You’ve changed. You’re thicker now. Not overweight, just sturdier. It’s ironic. Then there’s the hair. What you do have is turning silver. When you smile in photographs you see deep lines on your face. Trenches, really.
Mental note: Don’t smile in photographs.
These changes are not fair. You’re physically stronger and more intellectually capable than ever. Yet you have less life left in you than you had yesterday. And far less than the beautiful creatures who pass you in the aisles of the market. Or on the beach. Especially on the beach. Invincible souls oblivious to what comes next.
As well they should be.
There’s peace in naiveté. Bliss in ignorance. But when we’re young we fill the void with other worries. Work. Money. Relationships. Cliche’d life drama that we eventually learn does little more than establish the trenches that we’ll one day wonder how they got there. We used sunscreen, after all.

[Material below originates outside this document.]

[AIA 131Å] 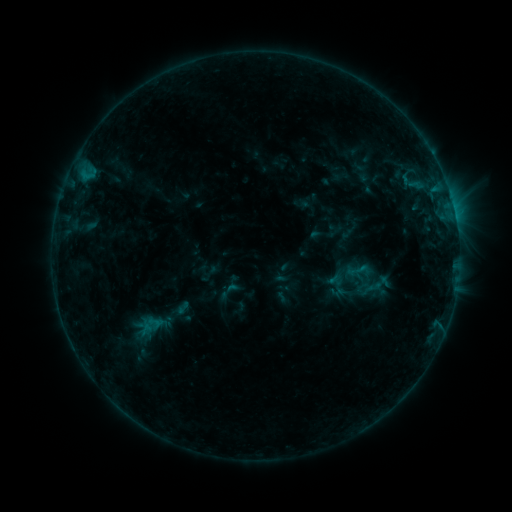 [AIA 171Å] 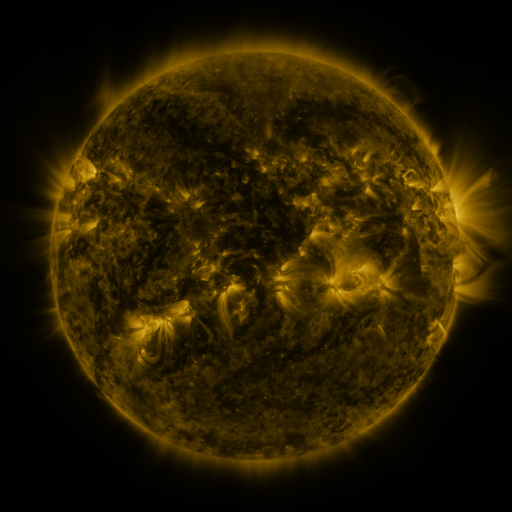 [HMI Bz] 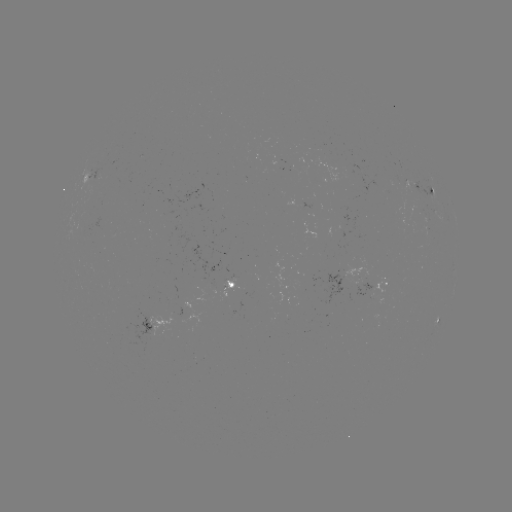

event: sigmoid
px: (357, 270)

Straight up in the mirror you’re fine. The changes have been so gradual that you know the person in there. Sure you’re older, but it’s not terrible.
Besides, getting older is the prize for everything that’s come before.
No, it’s the photographs that make you wonder just who you are now. Because this is how others see you. People who don’t know that you were once a star athlete with a full head of black hair. Someone who could dance the night away with the prettiest girl in the club, then go home and not sleep at all. A sun God.
A God God.
And so you reject the image you see. Because you’re only as old as you feel, they say. Which is complete bullshit. You’re as old as you look to others. Pretty women no longer give you a second look. Now you’re their father. Or worse.
Your teenage daughter, now that’s change. A shadow of the little girl who you used to walk the beach with holding hands on summer vacation. Today she’s a woman in a skimpy black bikini. The kind of woman men look at because their minds have been poisoned with images of teenage girls selling them things to make them feel younger.
How will you protect her from the wolves that rage behind the glass as she passes by on her morning run? Youth pulsing through her veins driving her forward under the rising sun.
You need that gun. You’re not forty anymore.
The beach house you’re renting is worn from twenty years enduring the salty mist that eats it every day. Rusting hinges. Weathered wood. And yet the sea is the same as it’s always been. A long straight line that kisses the sky. Just like when you were a boy.
The ocean doesn’t care that you have been away for a while.
***
Eric Pennington
Aug 10, 2015
Solomon. So much of who we are, and who we become, develops over a lifetime. Eternity winds its way through our veins. Van Morrison makes it easier for me.